Adeno-associated virus (AAV)-based gene therapies enable targeted delivery of genetic payloads are difficult to characterize due to limited supplies. As a result, critical quality attributes like subvisible particles—key to safety, efficacy, and regulatory approval—often get overlooked until it’s too late. This application note demonstrates how complete morphological analysis combined with fluorescence membrane microscopy (FMM) provides deep insight into serotype-specific aggregate formation and stability—using as little as 10 µL per sample.
Unlike differential scanning fluorimetry (DSF), which failed to predict aggregation trends, this approach accurately quantifies subvisible particles and membrane coverage under thermal, rotational, and freeze-thaw stress.
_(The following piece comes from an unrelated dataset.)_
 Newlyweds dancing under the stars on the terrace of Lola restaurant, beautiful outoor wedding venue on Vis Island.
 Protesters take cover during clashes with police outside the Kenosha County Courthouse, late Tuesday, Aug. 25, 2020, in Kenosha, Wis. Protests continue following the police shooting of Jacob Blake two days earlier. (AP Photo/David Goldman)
By distinguishing proteinaceous aggregates, FMM offers a more reliable method for assessing AAV product quality and formulation stability, helping teams make better decisions on shelf life and efficacy throughout development.
- How to use the Aura system to detect and identify subvisible aggregates in 10 µL of AAV.
- Why thermal stability metrics may not correlate with aggregate formation.
- Discover stress-induced, serotype-specific aggregation behaviors.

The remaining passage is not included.